- _TEXTO FORNECIDO_:
A cabra de Cabo Verde, classificada consegue sobreviver com muito pouco, permitindo um meio de vida sustentável para essas comunidades isoladas. É evidente que os criadores estabeleceram uma relação valiosa com esses animais. Sacrificado apenas em ocasiões especiais, o animal é reservado principalmente para consumo da comunidade e vendido no mercado apenas em casos de extrema dificuldade financeira.
Comunidade Slow Food: Hualien – Taiwan pela Preservação da Biodiversidade Indígena
A promoção das variedades de sementes indígenas e o apoio de seus guardiães é fundamental para o objetivo do Slow Food de garantir um alimento bom, limpo e justo para todos.
Taiwan pela Preservação da Biodiversidade Indígena, baseada em Hualien, na costa leste do país, tem trabalhado incessantemente para expandir a base de conservação das sementes e vegetais dos povos indígenas. Entre 2017 e 2019, a comunidade plantou com sucesso 28 variedades de plantas indígenas e espera aumentar esse número para 50 até o final de 2020.
A cada três meses, a comunidade Slow Food organiza atividades em torno da troca e conservação de sementes, além de eventos que permitem que os guardiães compartilhem suas experiências para expandir a base de conhecimento de toda a comunidade.
De acordo com o porta-voz da comunidade, Wu Hsueh-Yueh, eles agora querem construir “uma plataforma de vegetais tradicionais (ingredientes) Amis e (estão comprometidos com) sua conservação e troca”. A comunidade também se vinculou ao programa do Hualien Tribal College para trabalhar pela conservação de sementes e plantas selvagens.

- _CONTEÚDO DOS DADOS_:

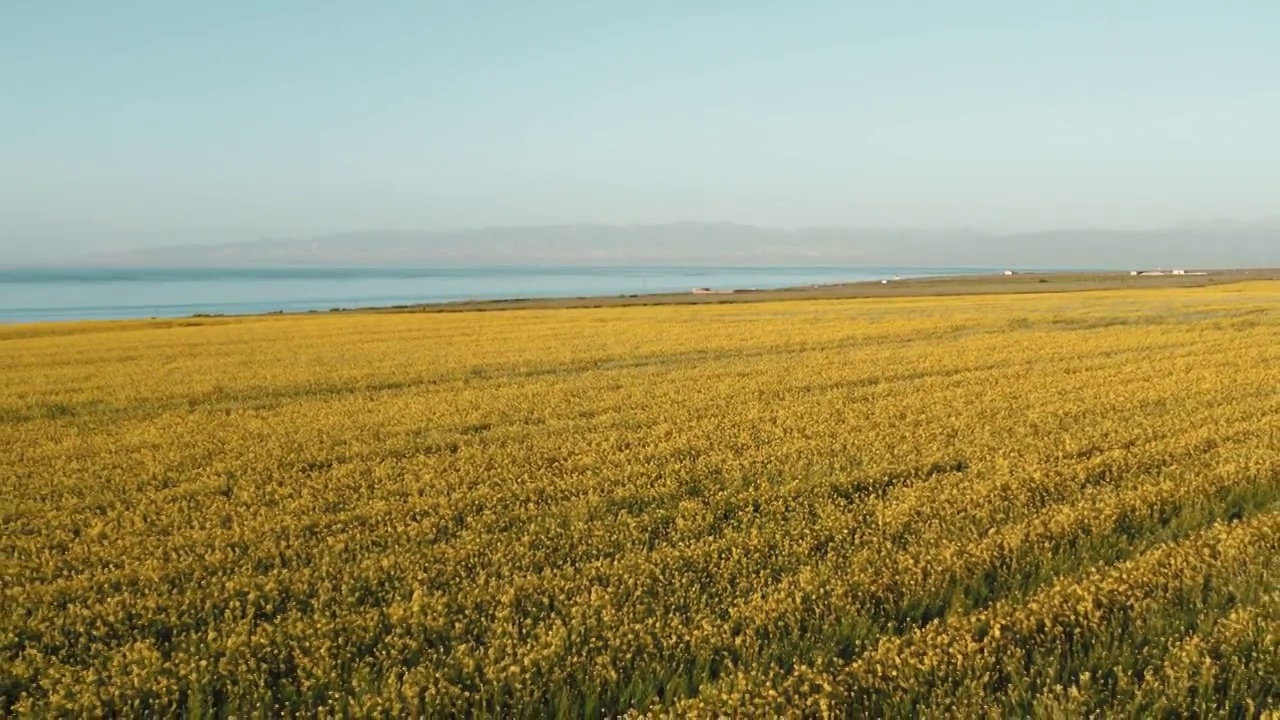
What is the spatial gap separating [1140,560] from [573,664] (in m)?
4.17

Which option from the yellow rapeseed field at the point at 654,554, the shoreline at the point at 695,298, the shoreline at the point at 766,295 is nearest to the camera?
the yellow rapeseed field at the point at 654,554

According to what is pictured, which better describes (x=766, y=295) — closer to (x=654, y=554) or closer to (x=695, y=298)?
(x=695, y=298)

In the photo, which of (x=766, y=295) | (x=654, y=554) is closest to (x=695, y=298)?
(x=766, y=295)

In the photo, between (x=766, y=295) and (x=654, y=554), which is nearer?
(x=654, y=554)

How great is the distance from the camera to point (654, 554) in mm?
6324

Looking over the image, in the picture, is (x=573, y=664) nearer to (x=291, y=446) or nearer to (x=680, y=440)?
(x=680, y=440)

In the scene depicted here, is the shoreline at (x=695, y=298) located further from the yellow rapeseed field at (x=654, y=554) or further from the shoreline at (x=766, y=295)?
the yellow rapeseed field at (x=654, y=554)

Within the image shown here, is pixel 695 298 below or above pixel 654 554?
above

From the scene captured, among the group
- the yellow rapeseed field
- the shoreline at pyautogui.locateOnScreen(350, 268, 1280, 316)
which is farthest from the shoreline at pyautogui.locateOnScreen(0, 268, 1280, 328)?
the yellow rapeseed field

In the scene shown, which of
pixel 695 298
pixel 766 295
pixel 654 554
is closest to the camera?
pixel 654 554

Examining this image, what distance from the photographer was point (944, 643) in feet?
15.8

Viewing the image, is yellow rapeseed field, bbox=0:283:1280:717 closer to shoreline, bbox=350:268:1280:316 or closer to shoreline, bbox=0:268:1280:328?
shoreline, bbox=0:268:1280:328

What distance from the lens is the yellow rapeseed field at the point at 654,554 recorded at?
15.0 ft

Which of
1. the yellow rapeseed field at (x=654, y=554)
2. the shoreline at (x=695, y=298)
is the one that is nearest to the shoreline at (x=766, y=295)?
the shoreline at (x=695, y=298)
...
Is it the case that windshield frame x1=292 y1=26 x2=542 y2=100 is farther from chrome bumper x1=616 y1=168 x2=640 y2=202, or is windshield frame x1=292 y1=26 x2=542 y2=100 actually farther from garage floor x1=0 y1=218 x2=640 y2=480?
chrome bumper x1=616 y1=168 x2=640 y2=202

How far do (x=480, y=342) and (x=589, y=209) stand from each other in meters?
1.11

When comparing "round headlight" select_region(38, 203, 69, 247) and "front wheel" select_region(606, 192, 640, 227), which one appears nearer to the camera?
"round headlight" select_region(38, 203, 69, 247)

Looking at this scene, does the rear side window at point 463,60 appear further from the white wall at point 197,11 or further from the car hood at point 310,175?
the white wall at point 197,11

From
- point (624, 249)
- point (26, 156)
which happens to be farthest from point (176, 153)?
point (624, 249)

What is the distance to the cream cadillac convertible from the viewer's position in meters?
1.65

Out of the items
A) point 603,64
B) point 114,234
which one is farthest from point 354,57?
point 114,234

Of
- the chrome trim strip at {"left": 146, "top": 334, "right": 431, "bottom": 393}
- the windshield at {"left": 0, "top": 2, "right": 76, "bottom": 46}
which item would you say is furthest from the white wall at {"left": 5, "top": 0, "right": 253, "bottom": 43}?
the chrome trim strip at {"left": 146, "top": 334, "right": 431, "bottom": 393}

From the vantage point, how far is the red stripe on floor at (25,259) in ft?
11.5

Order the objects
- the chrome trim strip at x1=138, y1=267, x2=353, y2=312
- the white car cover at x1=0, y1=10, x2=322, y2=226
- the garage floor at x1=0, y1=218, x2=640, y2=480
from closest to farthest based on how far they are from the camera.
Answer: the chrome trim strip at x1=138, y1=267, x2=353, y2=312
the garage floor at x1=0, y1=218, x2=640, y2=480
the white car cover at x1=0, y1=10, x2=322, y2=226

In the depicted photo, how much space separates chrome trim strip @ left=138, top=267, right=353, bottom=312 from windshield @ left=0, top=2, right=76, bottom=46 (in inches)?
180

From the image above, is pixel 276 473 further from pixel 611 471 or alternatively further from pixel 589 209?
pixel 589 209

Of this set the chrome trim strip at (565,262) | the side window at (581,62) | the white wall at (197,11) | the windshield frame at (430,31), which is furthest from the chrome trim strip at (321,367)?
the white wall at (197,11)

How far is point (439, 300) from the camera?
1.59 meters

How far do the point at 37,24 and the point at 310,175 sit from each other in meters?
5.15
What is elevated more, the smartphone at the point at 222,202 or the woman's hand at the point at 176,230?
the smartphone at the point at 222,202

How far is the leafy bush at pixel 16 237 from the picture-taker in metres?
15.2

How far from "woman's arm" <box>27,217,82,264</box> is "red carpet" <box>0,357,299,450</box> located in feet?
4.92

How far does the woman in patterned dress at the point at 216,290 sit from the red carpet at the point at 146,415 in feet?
* * *
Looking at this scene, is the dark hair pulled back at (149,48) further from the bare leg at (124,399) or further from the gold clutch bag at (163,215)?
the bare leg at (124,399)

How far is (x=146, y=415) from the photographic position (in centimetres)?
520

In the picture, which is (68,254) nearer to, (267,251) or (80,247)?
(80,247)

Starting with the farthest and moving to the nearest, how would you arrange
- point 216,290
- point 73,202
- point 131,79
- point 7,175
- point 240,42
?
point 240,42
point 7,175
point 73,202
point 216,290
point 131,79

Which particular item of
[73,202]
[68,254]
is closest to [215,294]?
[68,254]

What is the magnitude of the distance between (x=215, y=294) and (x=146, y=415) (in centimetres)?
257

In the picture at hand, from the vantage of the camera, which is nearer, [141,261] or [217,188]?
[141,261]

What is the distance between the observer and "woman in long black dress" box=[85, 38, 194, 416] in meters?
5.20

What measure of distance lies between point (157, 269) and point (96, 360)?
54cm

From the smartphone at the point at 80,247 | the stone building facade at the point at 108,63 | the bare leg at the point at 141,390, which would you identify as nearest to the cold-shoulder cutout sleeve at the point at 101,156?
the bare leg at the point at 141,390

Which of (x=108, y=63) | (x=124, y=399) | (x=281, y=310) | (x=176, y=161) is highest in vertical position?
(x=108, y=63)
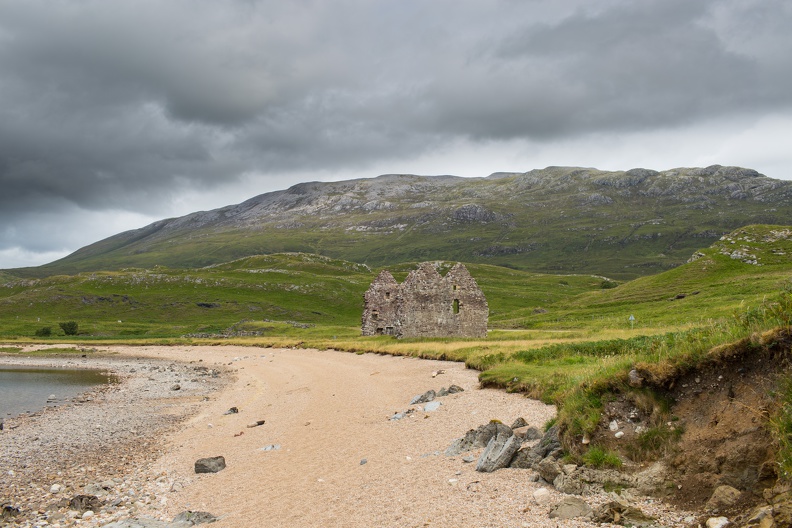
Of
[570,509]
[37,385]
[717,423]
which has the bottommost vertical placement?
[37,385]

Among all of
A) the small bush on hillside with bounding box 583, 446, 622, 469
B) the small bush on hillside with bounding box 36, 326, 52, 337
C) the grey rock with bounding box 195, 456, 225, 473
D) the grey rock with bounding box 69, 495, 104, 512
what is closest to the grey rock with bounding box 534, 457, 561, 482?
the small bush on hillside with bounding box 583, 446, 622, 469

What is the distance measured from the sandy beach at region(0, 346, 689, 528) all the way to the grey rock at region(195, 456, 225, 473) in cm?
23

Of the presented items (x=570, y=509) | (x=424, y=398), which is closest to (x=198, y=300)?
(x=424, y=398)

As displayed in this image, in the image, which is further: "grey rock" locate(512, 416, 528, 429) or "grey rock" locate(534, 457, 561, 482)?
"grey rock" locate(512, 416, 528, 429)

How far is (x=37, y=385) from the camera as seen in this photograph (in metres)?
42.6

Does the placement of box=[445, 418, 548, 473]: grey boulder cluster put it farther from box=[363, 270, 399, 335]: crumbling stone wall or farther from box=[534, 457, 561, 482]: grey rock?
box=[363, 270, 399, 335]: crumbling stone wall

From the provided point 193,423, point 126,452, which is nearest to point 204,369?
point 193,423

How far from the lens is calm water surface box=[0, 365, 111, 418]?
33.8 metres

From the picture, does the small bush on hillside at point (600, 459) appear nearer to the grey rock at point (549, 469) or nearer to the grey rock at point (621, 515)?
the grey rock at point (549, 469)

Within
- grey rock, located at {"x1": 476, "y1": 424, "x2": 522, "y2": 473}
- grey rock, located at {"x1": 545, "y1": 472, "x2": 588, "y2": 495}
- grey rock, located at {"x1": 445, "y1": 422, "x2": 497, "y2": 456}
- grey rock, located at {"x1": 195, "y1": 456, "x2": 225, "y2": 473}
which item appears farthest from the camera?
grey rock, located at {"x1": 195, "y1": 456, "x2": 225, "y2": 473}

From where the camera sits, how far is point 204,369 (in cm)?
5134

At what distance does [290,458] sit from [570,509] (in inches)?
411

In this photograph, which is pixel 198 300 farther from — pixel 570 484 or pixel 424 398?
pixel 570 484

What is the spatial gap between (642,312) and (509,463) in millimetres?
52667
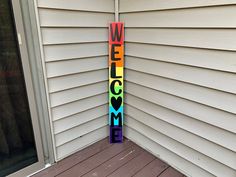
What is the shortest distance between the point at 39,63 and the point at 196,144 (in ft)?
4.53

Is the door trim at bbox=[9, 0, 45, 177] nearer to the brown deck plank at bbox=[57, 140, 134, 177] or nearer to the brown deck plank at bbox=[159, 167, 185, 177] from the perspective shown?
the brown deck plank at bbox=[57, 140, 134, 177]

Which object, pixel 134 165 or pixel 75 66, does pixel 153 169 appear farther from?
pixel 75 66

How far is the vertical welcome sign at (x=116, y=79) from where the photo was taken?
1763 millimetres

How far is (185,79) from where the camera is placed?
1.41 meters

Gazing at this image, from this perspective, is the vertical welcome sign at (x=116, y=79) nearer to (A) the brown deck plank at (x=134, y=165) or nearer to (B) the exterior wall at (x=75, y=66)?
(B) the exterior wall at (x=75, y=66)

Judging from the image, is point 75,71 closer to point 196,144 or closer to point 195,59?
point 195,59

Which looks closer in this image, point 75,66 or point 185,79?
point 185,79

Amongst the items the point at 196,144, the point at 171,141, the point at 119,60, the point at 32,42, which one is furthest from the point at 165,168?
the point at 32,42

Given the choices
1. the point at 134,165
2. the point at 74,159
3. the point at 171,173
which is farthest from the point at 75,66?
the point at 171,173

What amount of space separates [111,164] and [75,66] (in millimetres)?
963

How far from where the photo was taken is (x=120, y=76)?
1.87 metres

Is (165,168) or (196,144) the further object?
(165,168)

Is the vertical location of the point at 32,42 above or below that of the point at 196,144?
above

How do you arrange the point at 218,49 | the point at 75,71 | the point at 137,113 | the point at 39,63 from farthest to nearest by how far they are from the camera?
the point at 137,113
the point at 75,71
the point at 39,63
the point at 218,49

- _TAREFAS OBRIGATÓRIAS_:
(1) Transcreva, do texto sobre o Slow Food, o trecho que se inicia nas palavras que contêm "Taiwan pela Preservação da Biodiversidade Indígena, baseada" e se encerra em "final de 2020.".
(2) Responda às perguntas abaixo com base no texto sobre o Slow Food.
(a) Quantas variedades de plantas indígenas a comunidade de Hualien plantou com sucesso entre 2017 e 2019?
(b) Com que frequência a comunidade organiza atividades em torno da troca e conservação de sementes?
(c) Quem é o porta-voz da comunidade?
(3) Dê continuidade ao texto sobre o Slow Food a partir do ponto em que ele termina.

- _RESPOSTAS NUMERADAS_:
(1)
Taiwan pela Preservação da Biodiversidade Indígena, baseada em Hualien, na costa leste do país, tem trabalhado incessantemente para expandir a base de conservação das sementes e vegetais dos povos indígenas. Entre 2017 e 2019, a comunidade plantou com sucesso 28 variedades de plantas indígenas e espera aumentar esse número para 50 até o final de 2020.

(2)
(a) 28 variedades.
(b) A cada três meses.
(c) Wu Hsueh-Yueh.

(3)
Uma dessas plantas é um gênero de samambaia chamada Diplazium. As três espécies são comestíveis, mas a Diplazium esculentum é mais cultivada. As outras duas, Diplazium dilatatum e Diplazium muricatum, são encontradas com frequência nas regiões montanhosas. Consumidas quando jovens, essas samambaias têm folhas ásperas e enroladas, que são facilmente confundidas quando colhidas. Por isso, é fundamental distingui-las das espécies Athyriaceae. Elas vêm ganhando popularidade e passaram a ser um símbolo das culturas culinárias das tribos que habitam essas montanhas.
Mas as samambaias precisam ser manuseadas com cuidados. Elas possuem ptaquilosídeo em altas concentrações, especialmente quando jovens. Ptaquilosídeo é um agente cancerígeno e foi cientificamente comprovado que causa câncer de estômago. No entanto, é solúvel em água e se decompõe em altas temperaturas. Por isso, é muitas vezes consumido depois de fervido em água.
No momento, fazendas locais, como Hualien Bay, Shoufong e Tafalong, servem como bases para atividades de plantio, reprodução e conservação. A Comunidade Slow Food trabalha para mapear a biodiversidade local da região, assim como para indicar mais produtos para a Arca do Gosto.
Navet du Pardailhan (França)
Pardhailhan é um pequeno vilarejo no sul da Franca, na região do Languedoc. A comunidade é formada por pessoas que não são formalmente agricultores, mas que praticam a agricultura como atividade secundária. O objetivo é proteger o Nabo Negro de Pardailhan, um produto vital para a comunidade.
Muitas vezes, o nabo é vendido com o nome de Navet de Pardailhan, elevando o seu preço. No entanto, a especificidade do produto se deve às condições do solo e clima, que dão um sabor particular à raiz.
O nabo de Pardailhan é famoso desde a Idade Média, sendo mencionado na literatura da época. Depois das duas guerras mundiais e o êxodo de pessoas para cidades maiores, a produção do nabo foi lentamente diminuindo, a ponto de estar ameaçada de extinção.
A crise do clima está afetando o ciclo de produção do nabo de Pardailhan. As chuvas de agosto são cruciais para a germinação das sementes plantadas para a colheita de outono ou inverno. No entanto, as chuvas se tornaram imprevisíveis e mesmo raras.
O nabo é muitas vezes cozido com gordura de ganso e açúcar para fazer um delicioso caramelo de nabo, difícil de imitar.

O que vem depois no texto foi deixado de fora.